Stored data entries:

══════════════════════════════

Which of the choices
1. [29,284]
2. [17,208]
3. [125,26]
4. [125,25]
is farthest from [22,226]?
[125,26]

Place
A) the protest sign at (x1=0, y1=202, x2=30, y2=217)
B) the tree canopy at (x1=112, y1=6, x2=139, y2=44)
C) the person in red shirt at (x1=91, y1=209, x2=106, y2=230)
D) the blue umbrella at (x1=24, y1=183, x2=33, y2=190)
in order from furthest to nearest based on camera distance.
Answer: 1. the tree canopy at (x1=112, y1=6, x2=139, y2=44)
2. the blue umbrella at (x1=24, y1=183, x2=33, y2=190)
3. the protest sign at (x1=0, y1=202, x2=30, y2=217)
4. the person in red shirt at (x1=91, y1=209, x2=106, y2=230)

══════════════════════════════

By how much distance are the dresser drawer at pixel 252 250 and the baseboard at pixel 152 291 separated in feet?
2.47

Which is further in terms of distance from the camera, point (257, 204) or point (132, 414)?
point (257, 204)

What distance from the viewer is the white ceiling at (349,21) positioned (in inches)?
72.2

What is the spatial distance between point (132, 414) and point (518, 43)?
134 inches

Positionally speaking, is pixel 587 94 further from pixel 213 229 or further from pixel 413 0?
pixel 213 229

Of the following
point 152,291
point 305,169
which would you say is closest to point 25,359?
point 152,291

══════════════════════════════

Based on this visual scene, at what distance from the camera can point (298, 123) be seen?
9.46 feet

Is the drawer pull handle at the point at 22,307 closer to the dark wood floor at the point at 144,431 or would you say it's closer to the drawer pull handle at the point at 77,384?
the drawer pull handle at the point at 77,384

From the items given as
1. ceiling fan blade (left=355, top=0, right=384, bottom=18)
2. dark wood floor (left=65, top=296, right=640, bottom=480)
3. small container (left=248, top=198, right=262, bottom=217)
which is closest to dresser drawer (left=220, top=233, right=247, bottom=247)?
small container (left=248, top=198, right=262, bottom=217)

══════════════════════════════

Problem: Starting at the line that has "Which of the choices" and stopping after the line that has "4. the person", write out those lines of the data again, switching "farthest" to "most distant" and leaving everything else unchanged.

Response to this task:
Which of the choices
1. [29,284]
2. [17,208]
3. [125,26]
4. [125,25]
is most distant from [22,226]?
[125,26]

Place
A) the protest sign at (x1=0, y1=202, x2=30, y2=217)
B) the tree canopy at (x1=112, y1=6, x2=139, y2=44)
C) the person in red shirt at (x1=91, y1=209, x2=106, y2=230)
D) the blue umbrella at (x1=24, y1=183, x2=33, y2=190)
in order from furthest to nearest based on camera distance.
Answer: 1. the tree canopy at (x1=112, y1=6, x2=139, y2=44)
2. the blue umbrella at (x1=24, y1=183, x2=33, y2=190)
3. the protest sign at (x1=0, y1=202, x2=30, y2=217)
4. the person in red shirt at (x1=91, y1=209, x2=106, y2=230)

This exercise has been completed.